X <- c (2, 1, 2.5, 4)
Y <- c (3, 3.1, 2.3, 3.7, 4.5)
XY <- c (X, Y) # muestra conjunta
## XY ordenada: 1 2 2.3 2.5 3 3.1 3.7 4 4.5
## FnX = (1, 2, 2, 3, 3, 3, 3, 4, 4) / 4
## FnY = (0, 0, 1, 1, 2, 3, 4, 4, 5) / 5
D <- max (abs (ecdf(X)(XY) - ecdf(Y)(XY))) # 3/4 - 1/5 = 0,55
1 - psmirnov (D, c(length(X),length(Y)))   # 0.4285714
ks.test (X, Y)
##      Two-sample Kolmogorov-Smirnov test
## 
## data:  X and Y
## D = 0.55, p-value = 0.4286
## alternative hypothesis: two-sided

1.2.3 Prueba de la mediana

Distribución hipergeométrica
- Sea una población con $n_1$ individuos de tipo 1 y $n_2$ de tipo 2.

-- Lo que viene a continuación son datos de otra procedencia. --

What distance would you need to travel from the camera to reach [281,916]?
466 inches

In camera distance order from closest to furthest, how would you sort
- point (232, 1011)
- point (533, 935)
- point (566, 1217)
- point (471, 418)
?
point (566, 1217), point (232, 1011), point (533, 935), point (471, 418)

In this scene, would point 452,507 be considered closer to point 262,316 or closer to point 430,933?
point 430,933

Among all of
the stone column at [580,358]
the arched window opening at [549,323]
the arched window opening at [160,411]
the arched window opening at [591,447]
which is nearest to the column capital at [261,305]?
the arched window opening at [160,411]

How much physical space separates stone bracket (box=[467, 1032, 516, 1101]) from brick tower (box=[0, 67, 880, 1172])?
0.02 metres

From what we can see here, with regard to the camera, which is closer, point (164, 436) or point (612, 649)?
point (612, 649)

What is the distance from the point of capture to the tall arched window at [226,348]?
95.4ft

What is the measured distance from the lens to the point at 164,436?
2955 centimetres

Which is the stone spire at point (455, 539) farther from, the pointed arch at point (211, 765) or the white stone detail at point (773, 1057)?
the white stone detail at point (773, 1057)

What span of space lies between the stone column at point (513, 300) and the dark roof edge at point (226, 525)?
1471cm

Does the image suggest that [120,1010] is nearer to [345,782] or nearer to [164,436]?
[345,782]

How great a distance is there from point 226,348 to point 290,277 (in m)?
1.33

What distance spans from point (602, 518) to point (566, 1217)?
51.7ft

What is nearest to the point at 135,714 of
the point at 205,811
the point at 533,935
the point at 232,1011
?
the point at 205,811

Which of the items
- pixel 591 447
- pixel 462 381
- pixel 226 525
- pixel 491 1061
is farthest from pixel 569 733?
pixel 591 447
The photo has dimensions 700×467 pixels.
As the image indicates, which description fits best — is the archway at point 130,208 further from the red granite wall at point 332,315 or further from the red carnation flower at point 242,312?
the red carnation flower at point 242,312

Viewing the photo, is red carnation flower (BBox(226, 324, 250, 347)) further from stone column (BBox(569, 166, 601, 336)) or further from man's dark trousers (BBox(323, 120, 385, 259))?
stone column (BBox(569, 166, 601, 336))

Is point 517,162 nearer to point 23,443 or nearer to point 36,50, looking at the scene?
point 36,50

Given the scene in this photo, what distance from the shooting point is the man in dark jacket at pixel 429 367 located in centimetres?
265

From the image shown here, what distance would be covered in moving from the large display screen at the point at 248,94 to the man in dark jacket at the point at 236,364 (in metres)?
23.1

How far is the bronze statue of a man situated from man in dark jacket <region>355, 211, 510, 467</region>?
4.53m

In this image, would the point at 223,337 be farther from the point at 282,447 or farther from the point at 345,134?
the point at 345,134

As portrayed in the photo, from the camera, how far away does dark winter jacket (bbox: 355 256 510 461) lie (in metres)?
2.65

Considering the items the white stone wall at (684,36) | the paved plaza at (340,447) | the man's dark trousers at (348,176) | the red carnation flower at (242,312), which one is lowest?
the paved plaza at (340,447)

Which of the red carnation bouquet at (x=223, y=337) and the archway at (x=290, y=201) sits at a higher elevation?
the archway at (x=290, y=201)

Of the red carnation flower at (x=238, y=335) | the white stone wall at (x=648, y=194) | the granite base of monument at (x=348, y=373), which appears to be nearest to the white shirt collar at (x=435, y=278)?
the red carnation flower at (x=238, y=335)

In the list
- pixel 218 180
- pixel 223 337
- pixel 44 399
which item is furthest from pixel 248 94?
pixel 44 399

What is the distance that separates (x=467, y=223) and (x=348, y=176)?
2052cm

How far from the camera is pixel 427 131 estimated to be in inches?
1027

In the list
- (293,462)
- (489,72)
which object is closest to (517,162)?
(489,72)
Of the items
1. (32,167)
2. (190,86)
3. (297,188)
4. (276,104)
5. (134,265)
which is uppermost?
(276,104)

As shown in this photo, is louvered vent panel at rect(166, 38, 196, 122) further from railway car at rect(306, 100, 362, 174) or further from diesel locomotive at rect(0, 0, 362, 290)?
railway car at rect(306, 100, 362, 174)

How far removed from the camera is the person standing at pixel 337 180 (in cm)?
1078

- Sea una muestra sin reposición de tamaño $n$.
- Sea $U$ el número de individuos de tipo 1 en la muestra.
- $U$ sigue una distribución hipergeométrica, $U\hookrightarrow\mathcal H(n_1,n_2,n)$.
- $U$ toma valores entre $\max\{0,n-n_2\}$ y $\min\{n,n_1\}$; por ejemplo
  - $\mathcal H(4;6;5)$ toma valores $\{0;1;2;3;4\}$
  - $\mathcal H(6;4;5)$ toma valores $\{1;2;3;4;5\}$
  \[\PR{U=u} = \frac{\binom{n_1}{u}\binom{n_2}{n-u}}{\binom{n_1+n_2}{n}}\] \[E(U) = n\frac{n_1}{n_1+n_2}\] \[\text{Var}(U) = n\frac{n_1}{n_1+n_2}\frac{n_2}{n_1+n_2}\frac{n_1+n_2-n}{n_1+n_2-1}\]
Contraste de la mediana
- Dos variables continuas $X$ y $Y$.
- Sendas muestras aleatorias simples $\vec X=(X_1,\dots,X_{n_X})$ y $\vec Y=(Y_1,\dots,Y_{n_Y})$.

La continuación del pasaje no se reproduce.